GOLDEN, Colo. -- For days on end, Ellie Weihenmayer sent e-mail messages to her husband on Mount Everest, reminding him to wear his helmet.
Her attitude changed when it looked like bad weather might stop Erik Weihenmayer's attempt to become the first blind climber on the summit of the world's highest mountain.
"I began pushing for him to (reach the) summit, and less about safety," she said.
He made it May 25, winning the admiration of other climbers and cheers from the National Federation of the Blind, which helped finance his climb of the 29,035-foot peak.
"It's not all good and it's not all bad. It was a big sacrifice," Weihenmayer, 33, said in an interview at his home.
Part of the sacrifice was being away from his 11-month-old daughter, Emma, during the three-month trek.
"I measured my time away by how many teeth Emma grew. It was seven," he said.
Weihenmayer was pleased that he had destroyed some stereotypes about the blind, but said that wasn't the point: "I didn't do it to prove anyone wrong.

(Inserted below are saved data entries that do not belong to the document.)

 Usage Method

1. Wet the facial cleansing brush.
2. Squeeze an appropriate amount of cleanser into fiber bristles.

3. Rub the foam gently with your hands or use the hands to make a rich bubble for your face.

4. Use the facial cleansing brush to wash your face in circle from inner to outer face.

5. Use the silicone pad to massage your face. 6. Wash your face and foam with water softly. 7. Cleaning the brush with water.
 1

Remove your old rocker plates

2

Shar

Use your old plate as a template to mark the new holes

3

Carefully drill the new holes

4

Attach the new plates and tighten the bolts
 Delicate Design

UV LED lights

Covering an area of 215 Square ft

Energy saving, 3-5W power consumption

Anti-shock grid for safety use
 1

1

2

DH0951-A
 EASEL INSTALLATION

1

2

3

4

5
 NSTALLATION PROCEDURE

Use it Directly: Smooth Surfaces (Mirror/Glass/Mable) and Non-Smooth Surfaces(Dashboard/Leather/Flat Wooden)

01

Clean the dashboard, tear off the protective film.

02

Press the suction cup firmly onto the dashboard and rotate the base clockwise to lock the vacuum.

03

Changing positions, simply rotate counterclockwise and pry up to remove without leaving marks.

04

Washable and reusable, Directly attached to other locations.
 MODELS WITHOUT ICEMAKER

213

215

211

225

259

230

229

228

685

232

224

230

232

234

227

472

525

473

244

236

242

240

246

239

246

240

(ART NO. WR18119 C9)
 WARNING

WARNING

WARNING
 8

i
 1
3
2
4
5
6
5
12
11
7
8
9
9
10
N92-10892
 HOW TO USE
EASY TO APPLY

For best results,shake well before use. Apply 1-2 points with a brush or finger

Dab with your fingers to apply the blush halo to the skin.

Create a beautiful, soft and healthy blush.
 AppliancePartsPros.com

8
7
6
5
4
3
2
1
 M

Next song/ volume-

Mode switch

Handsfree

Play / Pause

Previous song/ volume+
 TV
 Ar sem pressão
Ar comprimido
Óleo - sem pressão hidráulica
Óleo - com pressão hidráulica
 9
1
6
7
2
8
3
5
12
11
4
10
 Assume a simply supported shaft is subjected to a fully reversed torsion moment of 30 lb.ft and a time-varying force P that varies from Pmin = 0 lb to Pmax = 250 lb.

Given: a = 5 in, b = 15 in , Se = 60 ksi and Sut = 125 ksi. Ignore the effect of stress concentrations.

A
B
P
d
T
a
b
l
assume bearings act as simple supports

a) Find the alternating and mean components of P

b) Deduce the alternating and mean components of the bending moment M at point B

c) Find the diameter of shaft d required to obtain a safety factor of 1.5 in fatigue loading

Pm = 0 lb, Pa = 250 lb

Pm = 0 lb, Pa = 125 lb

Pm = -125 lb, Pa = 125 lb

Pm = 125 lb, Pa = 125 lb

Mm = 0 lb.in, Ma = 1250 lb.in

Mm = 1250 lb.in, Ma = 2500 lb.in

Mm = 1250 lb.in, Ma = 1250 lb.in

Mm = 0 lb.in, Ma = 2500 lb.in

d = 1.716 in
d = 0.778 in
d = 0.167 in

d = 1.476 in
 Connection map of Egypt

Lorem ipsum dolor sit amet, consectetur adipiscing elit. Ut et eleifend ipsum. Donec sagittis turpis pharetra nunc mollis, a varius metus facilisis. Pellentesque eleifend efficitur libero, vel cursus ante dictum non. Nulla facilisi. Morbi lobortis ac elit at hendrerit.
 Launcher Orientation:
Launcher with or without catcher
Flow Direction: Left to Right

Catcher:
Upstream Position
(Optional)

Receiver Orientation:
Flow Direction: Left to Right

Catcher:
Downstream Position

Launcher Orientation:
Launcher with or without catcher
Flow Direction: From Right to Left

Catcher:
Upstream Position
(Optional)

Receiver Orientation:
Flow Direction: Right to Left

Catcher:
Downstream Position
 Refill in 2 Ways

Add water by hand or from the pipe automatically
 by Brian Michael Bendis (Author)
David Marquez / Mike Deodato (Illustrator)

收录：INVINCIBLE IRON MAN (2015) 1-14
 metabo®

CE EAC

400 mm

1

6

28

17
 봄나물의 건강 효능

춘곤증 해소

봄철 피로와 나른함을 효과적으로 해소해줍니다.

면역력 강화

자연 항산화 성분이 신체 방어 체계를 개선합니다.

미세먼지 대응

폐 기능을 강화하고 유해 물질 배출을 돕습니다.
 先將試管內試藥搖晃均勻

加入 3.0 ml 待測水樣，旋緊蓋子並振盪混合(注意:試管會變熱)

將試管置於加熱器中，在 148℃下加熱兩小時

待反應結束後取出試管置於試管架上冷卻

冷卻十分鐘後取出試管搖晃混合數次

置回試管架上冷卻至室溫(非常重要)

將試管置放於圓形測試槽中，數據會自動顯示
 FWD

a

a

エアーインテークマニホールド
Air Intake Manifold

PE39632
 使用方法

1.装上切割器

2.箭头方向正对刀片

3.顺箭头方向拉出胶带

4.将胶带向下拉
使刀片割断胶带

I did it for the fun of it."
Still, "It sure is nice to do something that completely shatters people's assumptions."
"Erik has proven that blind people are pretty average," said Nancy Burns, president of the National Federation of the Blind.
In some ways, being blind was an aid. "What turns people back a lot of times is that their goggles freeze up. They can't see, but if they take the goggles off they can be blinded by the snow," said Weihenmayer.
Weihenmayer said he could tell he had reached the top "because the sound vibrations are different. It is like an open infinity and is so beautiful for a blind person."
After the climb, the team returned to the Nepalese capital of Katmandu in time to be confronted by rioters demonstrating over the June 1 killings of members of the royal family.
"We almost couldn't get out of there. It was crazy. People were throwing bricks. I had never smelled tear gas."
Despite that and the dangers on the mountain, the Everest climb was easy compared to last year's attempt by a team that included Weihenmayer to climb Ama Dablam, nearly 7,000 feet lower than Everest. One climber had to be evacuated.
"The cool thing was we knew that even though we failed we were a team," said Weihenmayer.
Both climbs were led by Pasquale Scaturro.
"Erik is a great teammate. He is very easy to get along with," Scaturro said. "People have to realize that he is very independent, though. Some want to take care of him too much."
Team members guided Weihenmayer by making noise with a bell or hitting rocks with a ski pole. At the end of the day, they described the camp site and Weihenmayer would set up his tent.
"He is strong as an ox, and is an amazing athlete," said Scaturro. "What he did in my opinion is one of the great athletic feats of the century, and he did it with no frostbite or other injuries."